校医院内部依然是哥特式的落地窗、洁白的围帘和一尘不染的白色床褥,以及有些刺鼻的魔药气味。
希文在上一个学年来过一次,对这里的环境还算是有些印象。
不过上一次他是在无意识的情况下, 被邓布利多直接送到了校医院的病床上。像这次一样亲自走来这里还是头一回。
达来尔夫人把希文和艾尔希奥娜两人带进校医院,把希文安排在了旁边的座位上,随后便给艾尔希奥娜认真地做了一次体检。
完完整整一整套检查下来,达来尔夫人却是逐渐变得困惑。
“奇怪,你确实是有出现严重的病情吗?”她疑惑地问道。“如果这次检查的结果没错的话,你应该很健康才对。”
“不知道算不算严重,但是这种状况是两个月前开始出现的。”艾尔希奥娜有些紧张说道。“基本上每隔几个星期就会出现一次,几个小时以后就会恢复,不知道是为什么。”
希文也在旁边补充道:“今天下午在列车上就出现了一次这样的情况。当时艾尔浑身虚弱、脸色苍白地在座位上躺了好久。”
达来尔夫人皱起眉头, 很是不解地说道:“那就奇怪了,什么病情会让人根本无法发现呢?”
“她得的不是病,而是血咒!”
就在达来尔夫人感到一筹莫展的时候,一个温和的男声从校医院的门口传了过来。
希文抬头看向门口的方向,看见一位湖蓝色卷发,穿着一件得体的翻领鎏金巫师短袍的男巫走了进来。
“恩里克斯教授,你怎么来了?”达来尔夫人有些诧异地看着眼前的男人,开口问道。
“之前在礼堂里面听到这个小姑娘的症状,感觉有点熟悉,于是就想着过来看一看。”恩里克斯教授温和地笑了一下,对在场的三人说道。
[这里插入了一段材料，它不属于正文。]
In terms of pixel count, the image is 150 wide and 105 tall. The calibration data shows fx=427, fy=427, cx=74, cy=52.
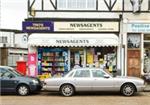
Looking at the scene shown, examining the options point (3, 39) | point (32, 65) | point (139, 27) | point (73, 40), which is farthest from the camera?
point (3, 39)

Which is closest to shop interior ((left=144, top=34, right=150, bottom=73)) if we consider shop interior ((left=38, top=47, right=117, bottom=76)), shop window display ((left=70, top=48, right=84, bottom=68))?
shop interior ((left=38, top=47, right=117, bottom=76))

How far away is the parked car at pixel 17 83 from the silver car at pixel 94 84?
815mm

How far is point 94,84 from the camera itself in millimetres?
20844

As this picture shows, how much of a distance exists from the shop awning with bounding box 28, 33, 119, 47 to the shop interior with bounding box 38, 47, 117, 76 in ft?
3.19

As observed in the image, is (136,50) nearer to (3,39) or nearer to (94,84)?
(94,84)

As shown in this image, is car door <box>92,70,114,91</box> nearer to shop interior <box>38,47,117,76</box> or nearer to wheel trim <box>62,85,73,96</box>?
wheel trim <box>62,85,73,96</box>

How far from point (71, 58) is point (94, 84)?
270 inches

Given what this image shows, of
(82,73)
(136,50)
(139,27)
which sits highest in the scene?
(139,27)

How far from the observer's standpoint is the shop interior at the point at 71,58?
27.3 meters

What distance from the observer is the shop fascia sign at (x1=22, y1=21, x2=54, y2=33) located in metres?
26.7
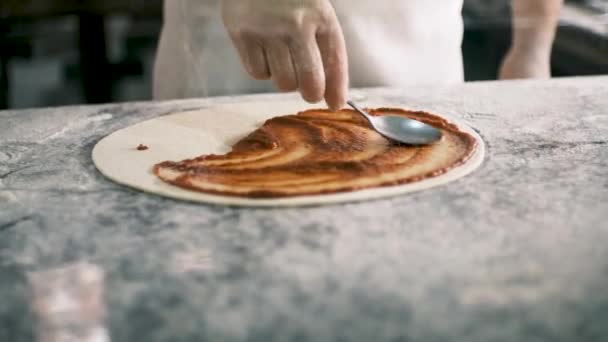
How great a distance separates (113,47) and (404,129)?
Result: 3933 millimetres

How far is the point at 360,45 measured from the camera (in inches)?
54.6

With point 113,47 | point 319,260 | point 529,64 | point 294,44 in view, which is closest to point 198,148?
point 294,44

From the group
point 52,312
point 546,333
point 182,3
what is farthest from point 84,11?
point 546,333

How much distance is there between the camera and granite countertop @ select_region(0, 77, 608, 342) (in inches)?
23.1

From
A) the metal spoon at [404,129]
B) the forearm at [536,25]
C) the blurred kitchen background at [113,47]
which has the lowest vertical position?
the blurred kitchen background at [113,47]

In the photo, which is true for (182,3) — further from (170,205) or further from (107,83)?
(107,83)

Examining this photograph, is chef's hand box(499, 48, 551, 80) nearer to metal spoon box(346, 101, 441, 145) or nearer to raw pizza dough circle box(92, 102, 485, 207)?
raw pizza dough circle box(92, 102, 485, 207)

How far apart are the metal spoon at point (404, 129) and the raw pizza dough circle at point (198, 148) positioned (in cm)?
7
“这么说,您知道艾尔的症状是因为什么吗?”希文连忙开口问道。
“如果我没有猜错的话,应该就是血咒的原因。”恩里克斯教授点头说道。“事实上, 血咒会潜伏在巫师体内的最深处,用常规的检查手段的确是无法检测出来的。”
“原来是这样。”达来尔夫人恍然大悟地点了点头,接着向恩里克斯教授问道。“所以, 您知道这个所谓的‘血咒’要怎么治疗吗?”
恩里克斯教授犹豫了一下, 随后轻笑了一下, 对在场的几人说道:“先别急,我们还没有确定这个小姑娘是否真的中了血咒呢!”
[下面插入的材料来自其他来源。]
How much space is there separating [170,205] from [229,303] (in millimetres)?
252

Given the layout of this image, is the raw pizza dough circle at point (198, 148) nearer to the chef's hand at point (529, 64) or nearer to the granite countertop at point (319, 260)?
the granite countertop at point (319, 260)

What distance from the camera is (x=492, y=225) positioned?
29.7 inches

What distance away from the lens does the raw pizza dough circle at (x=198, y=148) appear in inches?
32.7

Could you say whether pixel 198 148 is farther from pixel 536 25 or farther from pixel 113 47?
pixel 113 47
接着,他看向艾尔希奥娜,温和地问道:“小姑娘,你出生以来有没有中过什么严重的诅咒,或者说你们家族有没有过什么长期遗传的病史呢?”
“诅咒?!”希文听到恩里克斯教授的问话,不由得吃了一惊,忍不住开口问道。“所以这个‘血咒’是一种诅咒吗?”
“没错。血咒是一种极为强大的诅咒,一般很少有人能够使用出来。”恩里克斯教授点了点头,解释道。“血咒是有可能在受害者后代中重新出现的,是一种遗传性诅咒。”
“简单来讲,可以把它看作是以巫师的血脉为居所,长期与巫师共存的可遗传寄生虫。直到彻底将寄居的巫师所侵蚀殆尽才会消散!”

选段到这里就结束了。